К вечеру подъехали к многоэтажной гостинице в окружении чисто выметенных асфальтовых дорожек, кустов и деревьев, я вышел и уловил давно забытый запах; гостиница оказалась не гостиница, а пансионат, причем ведомственный. Собственность ФСБ. Почему-то практически пустой.
В каждом номере был просторный балкон, а под балконом гудело и шуршало Каспийское море.
Мне принесли две бутылки местного дагестанского шампанского и рекомендовали отдыхать.
Я не хотел отдыхать; в Москве сидела грустная жена, в комнатах нашей квартиры не было штор, с потолков свисали голые лампочки, и раз в неделю сын протирал до дыр колени на новых джинсах – если бы шеф дал мне три дня отпуска, я бы потратил это время на хлопоты по хозяйству. Но шеф жил в немного другом мире; уговорив первую бутылку и вдоволь насмотревшись на пенные атаки длинных злых волн, я понял, что таким образом Бислан проявляет обо мне заботу. Показывает, что умеет жить. И предлагает мне учиться тому же.
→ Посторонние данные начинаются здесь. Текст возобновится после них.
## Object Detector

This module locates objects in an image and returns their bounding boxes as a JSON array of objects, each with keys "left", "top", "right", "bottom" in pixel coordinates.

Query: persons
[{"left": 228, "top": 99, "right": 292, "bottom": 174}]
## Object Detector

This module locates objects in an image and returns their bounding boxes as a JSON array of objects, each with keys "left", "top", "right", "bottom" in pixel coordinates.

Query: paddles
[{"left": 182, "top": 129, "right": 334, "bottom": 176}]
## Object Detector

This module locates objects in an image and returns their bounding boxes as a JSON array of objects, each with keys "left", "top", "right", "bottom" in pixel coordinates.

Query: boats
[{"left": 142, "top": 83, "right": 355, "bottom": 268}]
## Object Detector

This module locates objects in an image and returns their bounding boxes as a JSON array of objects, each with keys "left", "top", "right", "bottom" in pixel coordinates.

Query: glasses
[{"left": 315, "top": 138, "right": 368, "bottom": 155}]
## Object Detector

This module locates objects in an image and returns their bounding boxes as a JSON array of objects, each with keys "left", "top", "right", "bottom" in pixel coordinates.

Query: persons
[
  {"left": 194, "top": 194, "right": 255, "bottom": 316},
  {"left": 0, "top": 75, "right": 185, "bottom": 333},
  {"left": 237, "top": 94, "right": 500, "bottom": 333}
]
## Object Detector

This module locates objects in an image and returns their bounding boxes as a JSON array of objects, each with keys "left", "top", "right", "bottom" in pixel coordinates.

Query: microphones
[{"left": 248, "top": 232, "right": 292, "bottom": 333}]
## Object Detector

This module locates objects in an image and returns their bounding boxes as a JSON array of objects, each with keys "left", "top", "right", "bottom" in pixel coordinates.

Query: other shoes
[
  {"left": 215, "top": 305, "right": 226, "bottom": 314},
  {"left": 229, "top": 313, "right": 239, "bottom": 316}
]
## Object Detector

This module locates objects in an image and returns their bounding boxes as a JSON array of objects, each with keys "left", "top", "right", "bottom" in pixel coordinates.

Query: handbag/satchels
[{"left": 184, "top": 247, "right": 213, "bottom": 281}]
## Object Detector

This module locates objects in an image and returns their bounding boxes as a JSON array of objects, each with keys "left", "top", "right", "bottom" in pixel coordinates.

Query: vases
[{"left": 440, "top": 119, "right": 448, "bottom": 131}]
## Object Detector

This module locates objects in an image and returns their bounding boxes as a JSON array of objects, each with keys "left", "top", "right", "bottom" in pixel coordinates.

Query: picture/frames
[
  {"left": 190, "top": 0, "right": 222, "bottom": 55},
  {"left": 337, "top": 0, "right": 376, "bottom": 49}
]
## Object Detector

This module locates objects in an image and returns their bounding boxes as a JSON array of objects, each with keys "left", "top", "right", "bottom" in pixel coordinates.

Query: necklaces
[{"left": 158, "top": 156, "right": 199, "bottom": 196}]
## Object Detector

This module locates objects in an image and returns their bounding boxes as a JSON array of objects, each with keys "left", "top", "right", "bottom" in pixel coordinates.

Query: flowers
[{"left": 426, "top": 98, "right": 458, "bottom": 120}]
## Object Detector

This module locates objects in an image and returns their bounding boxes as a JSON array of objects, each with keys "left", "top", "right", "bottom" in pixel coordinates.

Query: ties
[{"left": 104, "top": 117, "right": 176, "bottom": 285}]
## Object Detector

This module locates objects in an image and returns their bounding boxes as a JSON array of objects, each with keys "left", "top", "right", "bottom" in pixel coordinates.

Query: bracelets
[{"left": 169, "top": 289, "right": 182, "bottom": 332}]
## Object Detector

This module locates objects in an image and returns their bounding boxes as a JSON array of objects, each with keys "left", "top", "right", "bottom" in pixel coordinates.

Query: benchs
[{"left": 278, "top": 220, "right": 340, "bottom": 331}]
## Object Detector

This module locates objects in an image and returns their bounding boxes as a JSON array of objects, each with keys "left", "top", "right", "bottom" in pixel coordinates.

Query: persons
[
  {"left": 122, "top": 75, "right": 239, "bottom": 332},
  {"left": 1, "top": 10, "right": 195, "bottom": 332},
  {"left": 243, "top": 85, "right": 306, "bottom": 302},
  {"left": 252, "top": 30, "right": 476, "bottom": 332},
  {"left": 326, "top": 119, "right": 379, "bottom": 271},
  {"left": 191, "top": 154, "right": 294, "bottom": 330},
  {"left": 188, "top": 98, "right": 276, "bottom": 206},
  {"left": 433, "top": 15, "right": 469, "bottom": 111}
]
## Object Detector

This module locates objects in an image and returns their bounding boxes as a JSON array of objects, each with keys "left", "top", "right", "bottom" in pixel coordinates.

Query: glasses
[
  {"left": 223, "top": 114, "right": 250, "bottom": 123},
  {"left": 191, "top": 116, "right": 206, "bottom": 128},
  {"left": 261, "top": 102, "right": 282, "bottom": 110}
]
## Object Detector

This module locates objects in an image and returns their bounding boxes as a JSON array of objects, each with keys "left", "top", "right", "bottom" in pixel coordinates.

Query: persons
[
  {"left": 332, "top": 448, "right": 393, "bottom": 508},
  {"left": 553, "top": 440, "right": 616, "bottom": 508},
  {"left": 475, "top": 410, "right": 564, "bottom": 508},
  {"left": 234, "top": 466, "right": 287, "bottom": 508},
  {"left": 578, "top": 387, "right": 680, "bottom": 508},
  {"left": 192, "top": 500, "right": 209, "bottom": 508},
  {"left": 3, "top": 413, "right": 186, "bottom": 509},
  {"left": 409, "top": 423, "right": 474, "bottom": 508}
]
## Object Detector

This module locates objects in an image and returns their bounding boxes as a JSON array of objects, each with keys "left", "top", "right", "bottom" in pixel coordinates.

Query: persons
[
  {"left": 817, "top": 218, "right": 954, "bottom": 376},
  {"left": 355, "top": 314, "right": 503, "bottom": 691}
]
Конечно, выходные на море были устроены не персонально для меня – ближе к ночи и сам шеф приехал, вместе с заместителем, и тут же пошел купаться, хотя вода была холодна.
Я тоже прошелся по острым камням, но в воду не полез, хотя надо было все же рискнуть. А лучше – раздобыть серф и попробовать прокатиться. Только где в городе Махачкале найти доску для серфинга?
Да и не умею я на серфе.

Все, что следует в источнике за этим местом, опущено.